Donald Trump arrêté par les policiers au pied de la Trump Tower à New York, Emmanuel Macron qui mange de la boue, ou encore le pape en doudoune…, ces photos ont été partagées des dizaines, centaines de milliers, voire millions de fois sur les réseaux sociaux depuis la mi-mars. Pourtant, les événements dont elles sont censées rendre compte n’ont pas eu lieu.
Ces images ont été générées par la dernière version en ligne d’une intelligence artificielle (IA) de dernière génération, Midjourney. Et avec quel succès ! La qualité de leur grain, la ressemblance des visages, le réalisme des textures et des couleurs sont tels qu’elles ont trompé plus d’un internaute.
La sophistication de plus en plus avancée de ces outils promet un monde dans lequel distinguer une véritable photo d’une création informatique sera quasi impossible, quand ce n’est pas déjà le cas. Alors que mettre en scène le pape François dans des situations décalées est devenu depuis ces derniers jours l’une des activités les plus à la mode sur le forum Reddit, quelques indices permettent encore, parfois, de ne pas se faire avoir.
1. Des mains bizarres
Le point faible principal des intelligences artificielles visuelles se situe au niveau des mains. L’intelligence artificielle ne fait pas systématiquement d’erreur sur ce genre de détail, mais quand c’est le cas, il s’agit souvent du moyen le plus simple pour la confondre.
Taille et nombre de doigts, entrelacement de ceux-ci, bagues…, elle comprend mal l’anatomie humaine et, par conséquent, se livre souvent à des reconstitutions quelque peu hasardeuses.
Dans le cas du pape en doudoune Balenciaga, il s’agissait d’un des seuls indices. Ses deux mains ne font pas la même taille, l’une d’elles semble tenir une gourde d’un geste peu naturel, tandis que la seconde montre trois doigts qui se rejoignent en deux doigts bagués.
L’image infamante d’Emmanuel Macron mangeant de la boue est également trahie par l’une des mains du président, qui affiche… sept doigts.
Une autre image artificielle du pape, cette fois sur une plage, le montre doté de seulement trois doigts à la main gauche. Les pieds ne sont pas mieux lotis : le pape fait négligemment bronzer six orteils.
2. Des couvre-chefs incohérents
L’intelligence artificielle a toutes les peines du monde à comprendre la forme, la fonction et la logique de ce que les humains se posent sur la caboche. Sa perplexité est d’autant plus flagrante quand il y a plusieurs personnages en même temps.

◆ **SEGMENT DE DONNÉES**:
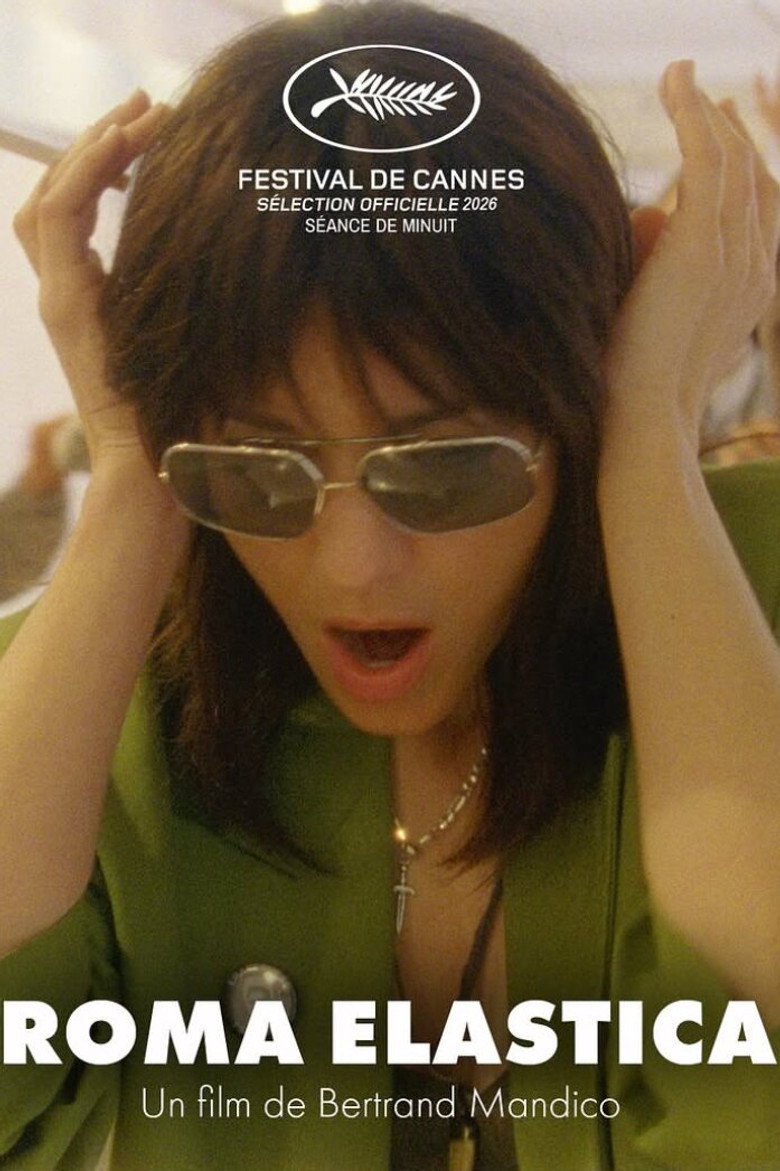 Roma elastica movie poster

◆ **CONSIGNE**: Poursuivez l'article sur les indices qui trahissent les images créées par intelligence artificielle, à partir de sa dernière phrase.

◆ **RÉSULTAT**:
Par exemple, sur les photos fictives de l’arrestation de Donald Trump : les trois représentants de l’ordre qui l’entourent portent respectivement des casquettes – passe encore – et un étrange casque métallique qui s’arrête à mi-hauteur du crâne.
Dans une reconstitution imaginaire du plateau de tournage des premiers pas sur la Lune (qui seraient une mise en scène, comme chaque complotiste le sait), les différents astronautes ont sur la tête tantôt une casquette, tantôt une visière sans masque, tantôt… une calotte en plastique.
3. Une anatomie aberrante
Vaste thématique, pourtant centrale : l’intelligence artificielle est entraînée à synthétiser les fichiers qu’elle consulte. Elle excelle donc dans la génération d’images ressemblantes, mais elle ne comprend rien à la structure sous-jacente des objets et des personnes. Résultat : des corps qui peuvent régulièrement se trouver dans des situations étranges.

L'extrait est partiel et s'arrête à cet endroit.